Do this: Please format the data below as a numbered list, one line per item, omitting any blank lines.
Start of Data entries
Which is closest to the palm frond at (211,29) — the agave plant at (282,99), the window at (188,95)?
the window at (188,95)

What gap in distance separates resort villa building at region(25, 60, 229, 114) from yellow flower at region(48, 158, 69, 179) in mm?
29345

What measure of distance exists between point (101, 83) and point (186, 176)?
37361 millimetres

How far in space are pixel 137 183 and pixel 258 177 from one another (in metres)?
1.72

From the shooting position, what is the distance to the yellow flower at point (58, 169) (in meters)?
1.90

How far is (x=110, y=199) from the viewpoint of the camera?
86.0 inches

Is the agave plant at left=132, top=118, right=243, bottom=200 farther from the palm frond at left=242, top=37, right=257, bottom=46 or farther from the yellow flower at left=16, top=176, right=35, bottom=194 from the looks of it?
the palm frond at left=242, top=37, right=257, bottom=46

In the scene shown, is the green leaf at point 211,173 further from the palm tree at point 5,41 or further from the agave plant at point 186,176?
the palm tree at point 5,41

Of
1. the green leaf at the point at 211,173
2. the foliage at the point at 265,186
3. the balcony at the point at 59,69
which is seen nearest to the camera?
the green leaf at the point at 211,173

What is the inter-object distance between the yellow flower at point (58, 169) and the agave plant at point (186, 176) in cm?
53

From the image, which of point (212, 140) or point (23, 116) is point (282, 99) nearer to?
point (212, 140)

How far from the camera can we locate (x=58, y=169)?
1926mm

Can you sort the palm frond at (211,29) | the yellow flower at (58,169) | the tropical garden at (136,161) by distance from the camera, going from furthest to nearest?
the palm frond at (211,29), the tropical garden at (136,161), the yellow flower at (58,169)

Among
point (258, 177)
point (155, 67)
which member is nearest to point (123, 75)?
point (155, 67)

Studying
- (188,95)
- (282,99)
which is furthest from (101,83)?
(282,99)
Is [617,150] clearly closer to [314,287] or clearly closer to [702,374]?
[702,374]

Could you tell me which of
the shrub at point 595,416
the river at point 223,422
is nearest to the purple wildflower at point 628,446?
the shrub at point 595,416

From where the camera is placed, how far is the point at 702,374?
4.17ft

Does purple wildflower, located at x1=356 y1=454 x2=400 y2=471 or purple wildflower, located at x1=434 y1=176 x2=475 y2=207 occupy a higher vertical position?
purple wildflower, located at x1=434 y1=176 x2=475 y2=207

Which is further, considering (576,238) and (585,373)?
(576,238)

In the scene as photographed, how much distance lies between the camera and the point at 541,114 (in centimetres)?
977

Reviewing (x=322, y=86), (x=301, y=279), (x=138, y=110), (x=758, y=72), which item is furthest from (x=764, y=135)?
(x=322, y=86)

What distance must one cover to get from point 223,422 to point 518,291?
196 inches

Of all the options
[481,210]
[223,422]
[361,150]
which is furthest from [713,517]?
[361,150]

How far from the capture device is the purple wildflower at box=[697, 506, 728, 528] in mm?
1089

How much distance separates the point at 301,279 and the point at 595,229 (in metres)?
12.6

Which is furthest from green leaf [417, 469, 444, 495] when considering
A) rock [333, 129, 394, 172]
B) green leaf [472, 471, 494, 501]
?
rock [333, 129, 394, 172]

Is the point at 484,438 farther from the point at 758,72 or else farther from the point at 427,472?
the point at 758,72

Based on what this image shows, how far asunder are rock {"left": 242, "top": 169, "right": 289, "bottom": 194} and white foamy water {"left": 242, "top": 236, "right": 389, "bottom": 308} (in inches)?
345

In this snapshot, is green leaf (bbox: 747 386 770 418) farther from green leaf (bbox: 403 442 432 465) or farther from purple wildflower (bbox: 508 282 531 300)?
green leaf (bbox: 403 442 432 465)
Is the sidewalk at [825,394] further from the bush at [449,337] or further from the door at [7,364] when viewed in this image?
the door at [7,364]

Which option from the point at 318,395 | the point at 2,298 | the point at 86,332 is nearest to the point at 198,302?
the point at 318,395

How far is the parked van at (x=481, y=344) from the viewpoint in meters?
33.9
End of Data entries
Result of this exercise:
1. Which is closest to the palm frond at (211,29) — the agave plant at (282,99), the window at (188,95)?
2. the window at (188,95)
3. What gap in distance separates resort villa building at region(25, 60, 229, 114) from yellow flower at region(48, 158, 69, 179) in mm?
4. 29345
5. What measure of distance exists between point (101, 83) and point (186, 176)?
6. 37361 millimetres
7. How far in space are pixel 137 183 and pixel 258 177 from one another (in metres)?
8. 1.72
9. From the shooting position, what is the distance to the yellow flower at point (58, 169) (in meters)?
10. 1.90
11. How far is (x=110, y=199) from the viewpoint of the camera?
12. 86.0 inches
13. Is the agave plant at left=132, top=118, right=243, bottom=200 farther from the palm frond at left=242, top=37, right=257, bottom=46 or farther from the yellow flower at left=16, top=176, right=35, bottom=194 from the looks of it?
14. the palm frond at left=242, top=37, right=257, bottom=46
15. In the scene shown, is the green leaf at point 211,173 further from the palm tree at point 5,41 or further from the agave plant at point 186,176?
16. the palm tree at point 5,41
17. Of
18. 1. the green leaf at the point at 211,173
19. 2. the foliage at the point at 265,186
20. 3. the balcony at the point at 59,69
21. which is seen nearest to the camera?
22. the green leaf at the point at 211,173
23. What is the inter-object distance between the yellow flower at point (58, 169) and the agave plant at point (186, 176) in cm?
24. 53
25. From the image, which of point (212, 140) or point (23, 116) is point (282, 99) nearer to?
26. point (212, 140)
27. How far from the camera can we locate (x=58, y=169)?
28. 1926mm
29. Can you sort the palm frond at (211,29) | the yellow flower at (58,169) | the tropical garden at (136,161) by distance from the camera, going from furthest to nearest?
30. the palm frond at (211,29), the tropical garden at (136,161), the yellow flower at (58,169)
31. Among
32. point (258, 177)
33. point (155, 67)
34. which member is nearest to point (123, 75)?
35. point (155, 67)
36. Studying
37. - (188,95)
38. - (282,99)
39. which is furthest from (101,83)?
40. (282,99)
41. Is [617,150] clearly closer to [314,287] or clearly closer to [702,374]?
42. [702,374]
43. Could you tell me which of
44. the shrub at point 595,416
45. the river at point 223,422
46. is nearest to the purple wildflower at point 628,446?
47. the shrub at point 595,416
48. From where the camera is placed, how far is the point at 702,374?
49. 4.17ft
50. Does purple wildflower, located at x1=356 y1=454 x2=400 y2=471 or purple wildflower, located at x1=434 y1=176 x2=475 y2=207 occupy a higher vertical position?
51. purple wildflower, located at x1=434 y1=176 x2=475 y2=207
52. Which is further, considering (576,238) and (585,373)?
53. (576,238)
54. In the scene as photographed, how much distance lies between the camera and the point at 541,114 (in centimetres)?
55. 977
56. Reviewing (x=322, y=86), (x=301, y=279), (x=138, y=110), (x=758, y=72), which item is furthest from (x=764, y=135)?
57. (x=322, y=86)
58. What distance must one cover to get from point 223,422 to point 518,291?
59. 196 inches
60. Of all the options
61. [481,210]
62. [223,422]
63. [361,150]
64. which is furthest from [713,517]?
65. [361,150]
66. How far from the capture device is the purple wildflower at box=[697, 506, 728, 528] in mm?
67. 1089
68. How much distance separates the point at 301,279 and the point at 595,229 (in metres)?
69. 12.6
70. Which is furthest from green leaf [417, 469, 444, 495] when considering
71. A) rock [333, 129, 394, 172]
72. B) green leaf [472, 471, 494, 501]
73. ?
74. rock [333, 129, 394, 172]
75. Is the point at 484,438 farther from the point at 758,72 or else farther from the point at 427,472?
76. the point at 758,72
77. Based on what this image shows, how far asunder are rock {"left": 242, "top": 169, "right": 289, "bottom": 194} and white foamy water {"left": 242, "top": 236, "right": 389, "bottom": 308} (in inches)?
78. 345
79. In this snapshot, is green leaf (bbox: 747 386 770 418) farther from green leaf (bbox: 403 442 432 465) or farther from purple wildflower (bbox: 508 282 531 300)?
80. green leaf (bbox: 403 442 432 465)
81. Is the sidewalk at [825,394] further from the bush at [449,337] or further from the door at [7,364] when viewed in this image?
82. the door at [7,364]
83. Which option from the point at 318,395 | the point at 2,298 | the point at 86,332 is nearest to the point at 198,302?
84. the point at 318,395
85. How far is the parked van at (x=481, y=344) from the viewpoint in meters?
86. 33.9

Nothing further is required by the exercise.